Подобная критика могла, конечно, возыметь действие: она затрагивала самое больное место языческой религии, ибо не столько политеизм, сколько именно идолопоклонство отталкивало многих, и особенно просвещенных, римлян от традиционных верований. И все же эта критика была довольно пристрастной. Как мы знаем от языческих «теологов», таких, как Плутарх, Апулей, Прокл, поклонение идолам в греко–римскую эпоху меньше всего означало поклонение материальным изваяниям и предполагало скорее некоторую мистическую коммуникацию между верующим и образом или даже между верующим и символом. Язычник не сомневался в том, что почитаемая им статуя не есть сам бог, а есть только образ, а для некоторых — символ бога, хотя он верил, что в силу физического (как думал простолюдин) или в силу смыслового (как думали философы) подобия между богом и его образом или символом существует реальная магическая связь. Кроме того, религиозное поклонение статуе бога начиналось не с того момента, когда она была изготовлена в мастерской художника, а только с момента ее «освящения», т. е. исполнения над ней определенных сакральных обрядов. Ничего принципиально отличного от литургической практики христиан во всем этом не было. Те же вещественномагические и образно–символические компоненты содержались и в двух самых древних таинствах христиан — крещении и евхаристии. Сохранялось здесь и таинство освящения. Правда, ранние (времен Минуция) христиане еще не поклонялись изваяниям, но позже христианство фактически вернется к тому, от чего оно вначале убеждало отказаться язычников: оно наполнит свои храмы мозаиками, фресками, иконами и, наконец, статуями. Причем для оправдания этого нового идолопоклонства оно использует как раз аргументы поздних языческих «теологов» — неоплатоников.

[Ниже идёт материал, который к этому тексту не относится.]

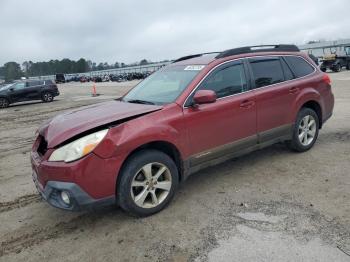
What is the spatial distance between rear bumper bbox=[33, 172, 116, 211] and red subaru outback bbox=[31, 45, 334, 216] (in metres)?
0.01

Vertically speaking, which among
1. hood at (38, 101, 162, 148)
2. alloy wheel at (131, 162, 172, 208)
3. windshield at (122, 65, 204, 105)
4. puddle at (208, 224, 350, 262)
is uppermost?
windshield at (122, 65, 204, 105)

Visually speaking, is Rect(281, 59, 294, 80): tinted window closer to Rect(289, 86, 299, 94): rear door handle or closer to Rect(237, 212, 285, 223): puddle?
Rect(289, 86, 299, 94): rear door handle

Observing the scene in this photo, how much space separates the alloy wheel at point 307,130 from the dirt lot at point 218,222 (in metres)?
0.49

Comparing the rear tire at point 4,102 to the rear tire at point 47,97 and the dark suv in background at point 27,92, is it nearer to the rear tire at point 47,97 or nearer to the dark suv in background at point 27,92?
the dark suv in background at point 27,92

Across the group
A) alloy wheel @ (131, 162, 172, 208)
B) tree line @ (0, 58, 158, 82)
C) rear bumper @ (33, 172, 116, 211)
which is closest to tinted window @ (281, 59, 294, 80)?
alloy wheel @ (131, 162, 172, 208)

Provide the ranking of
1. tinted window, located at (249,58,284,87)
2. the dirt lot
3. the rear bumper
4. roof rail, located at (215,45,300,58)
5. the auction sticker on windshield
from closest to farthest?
the dirt lot → the rear bumper → the auction sticker on windshield → roof rail, located at (215,45,300,58) → tinted window, located at (249,58,284,87)

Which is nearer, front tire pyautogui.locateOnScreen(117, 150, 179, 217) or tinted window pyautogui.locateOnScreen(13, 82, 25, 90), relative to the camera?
front tire pyautogui.locateOnScreen(117, 150, 179, 217)

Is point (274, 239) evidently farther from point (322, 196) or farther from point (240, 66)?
point (240, 66)

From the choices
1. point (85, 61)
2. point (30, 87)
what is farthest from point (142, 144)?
point (85, 61)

Отвечая на другие обвинения, выдвинутые Цецилием против христиан, Октавий–Минуций отстаивает чистоту и духовность христианской морали, политическую лояльность христиан, их готовность к мученичеству во имя веры, защищает раннехристианский идеал бедности. В свою очередь он подвергает уничтожающей критике аморализм и изуверство в религиозной и гражданской жизни языческого мира.